• **Directives**
A – In the movie review post, rewrite the stretch from "Last April I" through "a dozen follow.", changing "DVDs" to "Blu-rays".
B – List every actor named in the movie review post.

• **Selected text**
++++++++++

Sunday, February 10, 2013

More Dust More Disks

Last April I began a deliberate effort to view the DVDs that had accumulated in my closet (see Of Dust and Disks), excluding classic films (e.g. The Philadelphia Story or Casablanca) that I was pretty certain to re-watch anyway without prompting. I wrapped up the exercise in June. In the several months since than, however, DVDs have continued to appear on my closet shelves faster than older ones have vanished. By January the time had come for another video-fest to determine which DVDs should remain shelved and which should be resold on Amazon. Reactions to a dozen follow.

Super Eight (2011) – The success of the Blair Witch Project in 1999 spawned a whole genre of faux amateur videos including the likes of Cloverfield and The Fourth Kind. Super Eight is a variant of the category, with amateur footage as an element within the movie. Plot: in 1979 some tween kids with directorial, screenwriting, and acting ambitions are shooting a movie they wrote themselves with their Super Eight camera. They shoot one scene at the local train station when, by pure happenstance, they catch on camera a major train wreck that releases an extraterrestrial. The government wants to suppress the story (as it always does in these tales) and seize the kids’ film. Meantime the loose alien is on a tear, in part because of his treatment at the hands of the army and in part as a way of collecting what he needs to repair his ship. (Why 1979? I don’t know, unless because it was easier to cut off communications to a small town then, which simplifies the plot.) The flick is not bad if you take it for what it is: a scifi movie targeted especially at tween boys. Shelved (at least for now)

Drive (2011) – This film received generally positive reviews from the critics, but it isn’t for everyone, and I’m one of those for whom it isn’t. Ryan Gosling’s laconic character has an uncanny driving talent, which he uses on the race track, as a stunt driver for movies, and as a getaway driver-for-hire by crooks. He falls for his neighbor, Carey Mulligan, who, amazingly, has even less to say about anything than he does. Complications ensue when her husband gets out of jail and Gosling drives on a botched robbery. I didn’t actually dislike the movie, but it doesn’t pass the “Do I plan to watch this again?” test for taking up space on my shelf. I don’t so plan. Near the end of the film there is an extended scene in which we wait to see if Gosling has survived. I didn’t care, and that, simply, is why it doesn’t pass the test. Unshelved

.45 (2006) – Milla Jovovich’s parents (a Serbian physician and a Russian actress) moved to the US when she was a child, obviously early enough for her to have no trouble at all credibly playing all-American lowlifes, whether an Okie redneck in Dirty Girl or a streetwise illegal gun dealer in .45. In this film she is paired with Scot actor Angus MacFadyen, playing a fellow crook whose unabashed and unrestrained male energy is both attractive and scary. Drunk and jealous, he comes home one night and beats her, which turns out to be a very bad mistake. Our natural sympathies for Milla become more complex, however, as we realize how manipulative she is of everyone in her life. “Breaking the fourth wall,” she addresses the audience at the beginning of the film and at the end, when she tells us, “Life is like sex. If you want it done right you have to do it yourself.” Shelved.

++++++++++

• **Supplied information**
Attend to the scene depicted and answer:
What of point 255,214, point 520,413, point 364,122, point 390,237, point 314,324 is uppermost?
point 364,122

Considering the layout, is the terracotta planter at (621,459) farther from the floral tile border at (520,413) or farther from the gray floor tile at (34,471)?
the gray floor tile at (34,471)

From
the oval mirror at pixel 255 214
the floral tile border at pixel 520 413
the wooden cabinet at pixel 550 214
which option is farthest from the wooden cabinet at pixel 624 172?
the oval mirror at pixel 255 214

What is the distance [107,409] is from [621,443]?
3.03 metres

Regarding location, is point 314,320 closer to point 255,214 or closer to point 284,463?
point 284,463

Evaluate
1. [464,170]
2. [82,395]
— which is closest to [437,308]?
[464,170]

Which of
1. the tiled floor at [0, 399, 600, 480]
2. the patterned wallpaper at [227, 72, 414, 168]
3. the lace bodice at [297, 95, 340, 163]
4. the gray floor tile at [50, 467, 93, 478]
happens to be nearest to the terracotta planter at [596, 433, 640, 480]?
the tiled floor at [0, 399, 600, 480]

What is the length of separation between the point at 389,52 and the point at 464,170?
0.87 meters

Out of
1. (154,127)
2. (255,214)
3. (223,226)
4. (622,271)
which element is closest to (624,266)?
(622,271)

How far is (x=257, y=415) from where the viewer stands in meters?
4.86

++++++++++

• **Responses by task**
A –
Last April I began a deliberate effort to view the Blu-rays that had accumulated in my closet (see Of Dust and Disks), excluding classic films (e.g. The Philadelphia Story or Casablanca) that I was pretty certain to re-watch anyway without prompting. I wrapped up the exercise in June. In the several months since than, however, Blu-rays have continued to appear on my closet shelves faster than older ones have vanished. By January the time had come for another video-fest to determine which Blu-rays should remain shelved and which should be resold on Amazon. Reactions to a dozen follow.

B – Ryan Gosling, Carey Mulligan, Milla Jovovich, Angus MacFadyen